Source: Gartner with edits by LightCounting

If all technologies follow the Gartner Hype Cycle, shown in the Figure above, then 3D sensing in smartphones is now moving up the slope of enlightenment. Android brands raced to add 3D sensing to their flagship phones in 2018 – the Xiaomi Mi8 Explorer and Oppo Find X phones were first – although these only sold in single digit million quantities. Huawei also brought out new phones with 3D sensing, but the ongoing U.S. export ban on the Chinese company must be hurting the company’s traction outside China. Apple continues to dominate the market as all new iPhones released by Apple since 2017 have included 3D sensing on the front of the phone. Apple is expected to introduce 3D sensing for ‘world-facing’ applications in 2020, which adds another laser chip to every phone.

Last year illumination for lidars were not included in our market forecast since LightCounting considered it unlikely that lidar would penetrate the consumer market to any great extent over the forecast period. All indicators now point to a market for lidar illumination ramping up in 2022 and beyond. Optical components firms are now shipping prototypes and samples of VCSELs, edge emitters and coherent lasers to customers developing next-generation lidar systems – many of them building on their expertise in illumination for optical communications and smartphones.

As was the case with smartphones, the foundations for lidar technology were laid down much earlier – in this case with the DARPA Challenge 2007, where the winning vehicle used a 64-laser lidar system from Velodyne Acoustics (now Velodyne Lidar). Lidar is considered by the majority of the industry to be an essential part of the sensor suite required for autonomous driving, helping the vehicle to navigate through the environment and detect obstacles in its path. The first commercial deployments have begun. In Germany, lidar on the Audi A8 enables the car to drive itself for limited periods under specific conditions. In Phoenix, Arizona, you can hail a ride in a Waymo robotaxi.

Investor enthusiasm for lidar is undeniable with nearly half a billion dollars invested in lidar start-ups in 2019 according to our analysis of publicly available investment data. Notable deals include $60 million for U.S. company Ouster in March, Israel’s Innoviz Technologies Series C round of $132 million in the same month, and $100 million for U.S.-based Luminar Technologies in July.

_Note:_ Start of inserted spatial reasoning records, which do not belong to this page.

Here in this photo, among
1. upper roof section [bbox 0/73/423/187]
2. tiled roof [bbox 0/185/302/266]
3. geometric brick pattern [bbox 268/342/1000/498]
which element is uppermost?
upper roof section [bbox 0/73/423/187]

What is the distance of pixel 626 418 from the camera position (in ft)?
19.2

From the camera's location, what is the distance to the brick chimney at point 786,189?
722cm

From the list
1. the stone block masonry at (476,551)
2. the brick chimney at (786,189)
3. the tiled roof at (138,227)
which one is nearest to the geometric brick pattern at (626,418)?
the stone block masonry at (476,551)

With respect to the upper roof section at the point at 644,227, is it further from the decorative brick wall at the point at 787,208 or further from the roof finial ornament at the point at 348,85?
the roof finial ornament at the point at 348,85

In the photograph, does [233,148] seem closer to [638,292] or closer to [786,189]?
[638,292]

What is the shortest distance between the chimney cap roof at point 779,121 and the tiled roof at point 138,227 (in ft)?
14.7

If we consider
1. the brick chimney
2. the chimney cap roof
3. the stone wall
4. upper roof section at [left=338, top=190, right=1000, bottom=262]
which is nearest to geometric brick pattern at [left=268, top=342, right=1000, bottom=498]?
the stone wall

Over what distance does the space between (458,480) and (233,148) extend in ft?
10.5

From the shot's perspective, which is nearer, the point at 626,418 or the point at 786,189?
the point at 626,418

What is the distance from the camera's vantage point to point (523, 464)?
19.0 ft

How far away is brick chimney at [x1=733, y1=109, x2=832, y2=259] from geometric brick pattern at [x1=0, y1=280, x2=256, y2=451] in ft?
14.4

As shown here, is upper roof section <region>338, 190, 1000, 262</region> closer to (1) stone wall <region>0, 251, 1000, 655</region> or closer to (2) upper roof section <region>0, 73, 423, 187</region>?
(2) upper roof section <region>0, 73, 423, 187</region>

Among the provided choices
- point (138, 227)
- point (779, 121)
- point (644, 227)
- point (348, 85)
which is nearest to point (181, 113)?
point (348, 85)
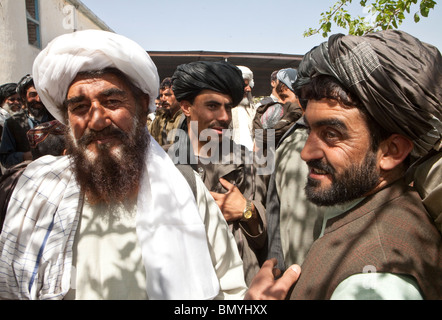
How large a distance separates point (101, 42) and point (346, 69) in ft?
4.53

Interestingly, these examples illustrate the variety of lidar approaches: each company is building a different type of lidar based on a different wavelength: 850nm for Ouster, 905nm for Innoviz and 1550nm in the case of Luminar. There’s an open technology battle and they can’t all be winners.

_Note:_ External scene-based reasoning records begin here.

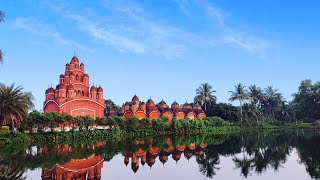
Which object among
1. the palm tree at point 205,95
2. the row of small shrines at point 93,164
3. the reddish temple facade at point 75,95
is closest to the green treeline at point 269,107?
the palm tree at point 205,95

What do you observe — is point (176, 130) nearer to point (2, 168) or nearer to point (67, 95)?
point (67, 95)

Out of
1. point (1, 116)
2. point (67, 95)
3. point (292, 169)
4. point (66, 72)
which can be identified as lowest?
point (292, 169)

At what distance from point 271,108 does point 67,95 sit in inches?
2215

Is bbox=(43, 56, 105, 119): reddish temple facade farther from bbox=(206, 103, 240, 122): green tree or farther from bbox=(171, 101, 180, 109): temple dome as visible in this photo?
bbox=(206, 103, 240, 122): green tree

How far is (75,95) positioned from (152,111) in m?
15.4

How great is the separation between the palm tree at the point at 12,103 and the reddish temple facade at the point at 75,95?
1430cm

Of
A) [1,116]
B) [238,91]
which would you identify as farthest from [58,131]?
[238,91]

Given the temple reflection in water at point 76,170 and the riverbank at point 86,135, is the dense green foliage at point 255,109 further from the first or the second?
the temple reflection in water at point 76,170

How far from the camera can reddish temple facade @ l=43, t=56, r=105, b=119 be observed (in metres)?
51.3

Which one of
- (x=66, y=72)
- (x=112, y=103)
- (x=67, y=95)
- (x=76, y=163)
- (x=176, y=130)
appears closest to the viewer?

The automotive lidar market seems to be close to the peak of ‘inflated expectations’. It’s easy to understand why. The automotive industry is enormous, with nearly 100 million vehicles (including trucks) produced annually. Players like Baidu, GM Cruise and Waymo are backed by deep corporate pockets, and new entrants like Aurora and are attracting hundreds of millions in investment. Intel’s $15.3 billion purchase of Mobileye in 2017 was also directed at autonomous driving. Sensor company AMS is in a $4.8 billion battle to acquire German semiconductor lighting firm Osram with its eye firmly on lidar.

However, signs indicate that the descent into the trough of disillusionment could have already begun. Waymo has yet to roll out its robotaxi services more widely – and this summer admitted that its vehicles needed more testing in the rain. GM Cruise has delayed launch of commercial services for self-driving cars beyond 2019 and is reluctant to commit to a new timescale, with its CEO Dan Ammann observing that safety is paramount; automotive is not an industry where you can “move fast and break things” he said. A casualty of the slow pace was optical phased array lidar developer Oryx Vision, which closed its doors in August and started to hand money back to investors.

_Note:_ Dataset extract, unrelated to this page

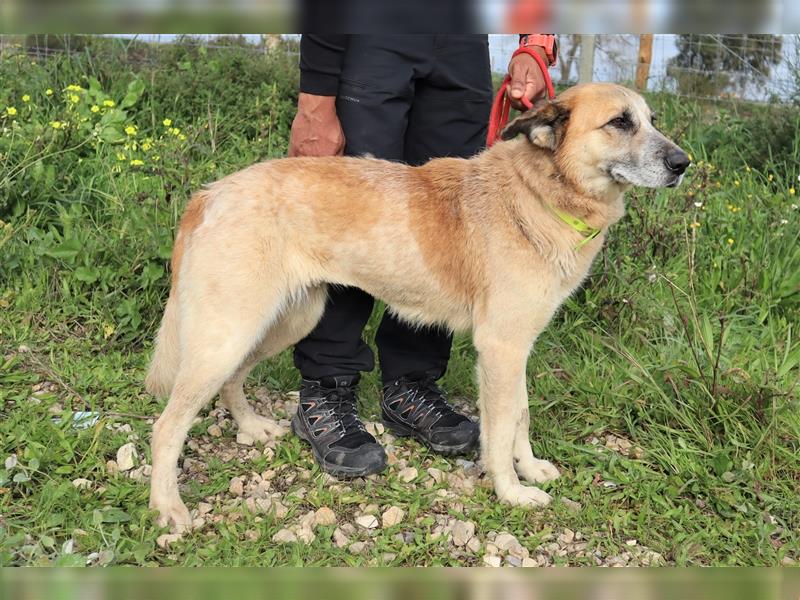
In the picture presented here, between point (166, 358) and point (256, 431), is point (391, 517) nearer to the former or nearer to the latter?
point (256, 431)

While lidar is being deployed commercially today, prices are not conducive to mass production, and there are open questions around regulation, safety, ethics and consumer acceptance. Do local laws prohibit self-driving cars? Will they really be safer than humans? Who is responsible for a crash? LightCounting remains skeptical about the pace of adoption of autonomous vehicles, but will be watching the market closely and with optimism.